# EXERCISE DETAILS
Retype the entries below word for word, leaving none out.
──────────────────────────────
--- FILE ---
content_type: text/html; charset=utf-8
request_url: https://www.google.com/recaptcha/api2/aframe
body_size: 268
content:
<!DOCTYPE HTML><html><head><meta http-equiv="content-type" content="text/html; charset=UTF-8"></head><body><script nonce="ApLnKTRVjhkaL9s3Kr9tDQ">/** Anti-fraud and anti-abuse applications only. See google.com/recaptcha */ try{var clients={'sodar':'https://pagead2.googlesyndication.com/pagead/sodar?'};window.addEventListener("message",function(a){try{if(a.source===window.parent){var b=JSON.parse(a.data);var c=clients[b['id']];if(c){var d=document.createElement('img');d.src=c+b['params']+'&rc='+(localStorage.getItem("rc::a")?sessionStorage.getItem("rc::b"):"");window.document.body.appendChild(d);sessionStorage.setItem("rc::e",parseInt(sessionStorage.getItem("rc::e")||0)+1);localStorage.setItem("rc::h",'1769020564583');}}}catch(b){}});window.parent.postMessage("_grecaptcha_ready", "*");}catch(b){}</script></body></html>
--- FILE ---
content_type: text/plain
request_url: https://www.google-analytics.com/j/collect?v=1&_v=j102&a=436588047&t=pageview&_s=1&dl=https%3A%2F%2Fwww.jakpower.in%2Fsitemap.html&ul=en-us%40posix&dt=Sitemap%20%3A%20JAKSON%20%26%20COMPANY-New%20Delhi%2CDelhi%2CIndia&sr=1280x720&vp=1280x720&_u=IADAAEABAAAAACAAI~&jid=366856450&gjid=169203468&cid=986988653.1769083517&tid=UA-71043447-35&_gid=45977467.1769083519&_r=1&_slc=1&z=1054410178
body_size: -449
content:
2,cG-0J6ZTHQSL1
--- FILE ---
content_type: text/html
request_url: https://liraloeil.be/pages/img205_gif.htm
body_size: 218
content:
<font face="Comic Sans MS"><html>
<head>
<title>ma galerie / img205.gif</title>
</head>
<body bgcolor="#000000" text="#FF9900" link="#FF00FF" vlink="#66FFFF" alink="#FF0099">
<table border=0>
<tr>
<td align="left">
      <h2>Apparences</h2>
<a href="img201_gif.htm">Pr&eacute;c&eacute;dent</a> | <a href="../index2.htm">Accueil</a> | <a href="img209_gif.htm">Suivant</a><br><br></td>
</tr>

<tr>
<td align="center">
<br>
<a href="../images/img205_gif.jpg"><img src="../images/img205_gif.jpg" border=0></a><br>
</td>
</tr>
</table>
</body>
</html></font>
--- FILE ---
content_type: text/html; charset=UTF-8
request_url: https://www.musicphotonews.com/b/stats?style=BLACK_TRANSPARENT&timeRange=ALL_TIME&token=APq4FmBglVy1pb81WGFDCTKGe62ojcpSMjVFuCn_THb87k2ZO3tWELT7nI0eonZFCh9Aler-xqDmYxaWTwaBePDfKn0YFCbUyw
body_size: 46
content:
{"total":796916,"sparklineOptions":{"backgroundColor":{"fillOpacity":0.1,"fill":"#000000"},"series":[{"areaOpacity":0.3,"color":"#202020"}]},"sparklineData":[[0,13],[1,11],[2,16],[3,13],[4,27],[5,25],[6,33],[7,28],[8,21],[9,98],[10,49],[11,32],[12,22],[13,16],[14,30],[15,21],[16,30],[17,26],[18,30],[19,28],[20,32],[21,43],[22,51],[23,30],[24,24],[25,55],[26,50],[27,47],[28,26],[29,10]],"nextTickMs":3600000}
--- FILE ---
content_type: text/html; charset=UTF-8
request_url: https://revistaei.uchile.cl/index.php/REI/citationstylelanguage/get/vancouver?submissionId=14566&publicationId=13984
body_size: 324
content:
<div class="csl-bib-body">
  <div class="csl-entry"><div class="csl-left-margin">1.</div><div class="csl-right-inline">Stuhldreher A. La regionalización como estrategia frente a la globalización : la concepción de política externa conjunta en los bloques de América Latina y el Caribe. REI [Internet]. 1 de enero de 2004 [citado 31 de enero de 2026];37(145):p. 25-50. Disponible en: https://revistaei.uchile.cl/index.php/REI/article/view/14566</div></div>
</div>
──────────────────────────────
# RESPONSE AREA
--- FILE ---
content_type: text/html; charset=utf-8
request_url: https://www.google.com/recaptcha/api2/aframe
body_size: 268
content:
<!DOCTYPE HTML><html><head><meta http-equiv="content-type" content="text/html; charset=UTF-8"></head><body><script nonce="ApLnKTRVjhkaL9s3Kr9tDQ">/** Anti-fraud and anti-abuse applications only. See google.com/recaptcha */ try{var clients={'sodar':'https://pagead2.googlesyndication.com/pagead/sodar?'};window.addEventListener("message",function(a){try{if(a.source===window.parent){var b=JSON.parse(a.data);var c=clients[b['id']];if(c){var d=document.createElement('img');d.src=c+b['params']+'&rc='+(localStorage.getItem("rc::a")?sessionStorage.getItem("rc::b"):"");window.document.body.appendChild(d);sessionStorage.setItem("rc::e",parseInt(sessionStorage.getItem("rc::e")||0)+1);localStorage.setItem("rc::h",'1769020564583');}}}catch(b){}});window.parent.postMessage("_grecaptcha_ready", "*");}catch(b){}</script></body></html>
--- FILE ---
content_type: text/plain
request_url: https://www.google-analytics.com/j/collect?v=1&_v=j102&a=436588047&t=pageview&_s=1&dl=https%3A%2F%2Fwww.jakpower.in%2Fsitemap.html&ul=en-us%40posix&dt=Sitemap%20%3A%20JAKSON%20%26%20COMPANY-New%20Delhi%2CDelhi%2CIndia&sr=1280x720&vp=1280x720&_u=IADAAEABAAAAACAAI~&jid=366856450&gjid=169203468&cid=986988653.1769083517&tid=UA-71043447-35&_gid=45977467.1769083519&_r=1&_slc=1&z=1054410178
body_size: -449
content:
2,cG-0J6ZTHQSL1
--- FILE ---
content_type: text/html
request_url: https://liraloeil.be/pages/img205_gif.htm
body_size: 218
content:
<font face="Comic Sans MS"><html>
<head>
<title>ma galerie / img205.gif</title>
</head>
<body bgcolor="#000000" text="#FF9900" link="#FF00FF" vlink="#66FFFF" alink="#FF0099">
<table border=0>
<tr>
<td align="left">
      <h2>Apparences</h2>
<a href="img201_gif.htm">Pr&eacute;c&eacute;dent</a> | <a href="../index2.htm">Accueil</a> | <a href="img209_gif.htm">Suivant</a><br><br></td>
</tr>

<tr>
<td align="center">
<br>
<a href="../images/img205_gif.jpg"><img src="../images/img205_gif.jpg" border=0></a><br>
</td>
</tr>
</table>
</body>
</html></font>
--- FILE ---
content_type: text/html; charset=UTF-8
request_url: https://www.musicphotonews.com/b/stats?style=BLACK_TRANSPARENT&timeRange=ALL_TIME&token=APq4FmBglVy1pb81WGFDCTKGe62ojcpSMjVFuCn_THb87k2ZO3tWELT7nI0eonZFCh9Aler-xqDmYxaWTwaBePDfKn0YFCbUyw
body_size: 46
content:
{"total":796916,"sparklineOptions":{"backgroundColor":{"fillOpacity":0.1,"fill":"#000000"},"series":[{"areaOpacity":0.3,"color":"#202020"}]},"sparklineData":[[0,13],[1,11],[2,16],[3,13],[4,27],[5,25],[6,33],[7,28],[8,21],[9,98],[10,49],[11,32],[12,22],[13,16],[14,30],[15,21],[16,30],[17,26],[18,30],[19,28],[20,32],[21,43],[22,51],[23,30],[24,24],[25,55],[26,50],[27,47],[28,26],[29,10]],"nextTickMs":3600000}
--- FILE ---
content_type: text/html; charset=UTF-8
request_url: https://revistaei.uchile.cl/index.php/REI/citationstylelanguage/get/vancouver?submissionId=14566&publicationId=13984
body_size: 324
content:
<div class="csl-bib-body">
  <div class="csl-entry"><div class="csl-left-margin">1.</div><div class="csl-right-inline">Stuhldreher A. La regionalización como estrategia frente a la globalización : la concepción de política externa conjunta en los bloques de América Latina y el Caribe. REI [Internet]. 1 de enero de 2004 [citado 31 de enero de 2026];37(145):p. 25-50. Disponible en: https://revistaei.uchile.cl/index.php/REI/article/view/14566</div></div>
</div>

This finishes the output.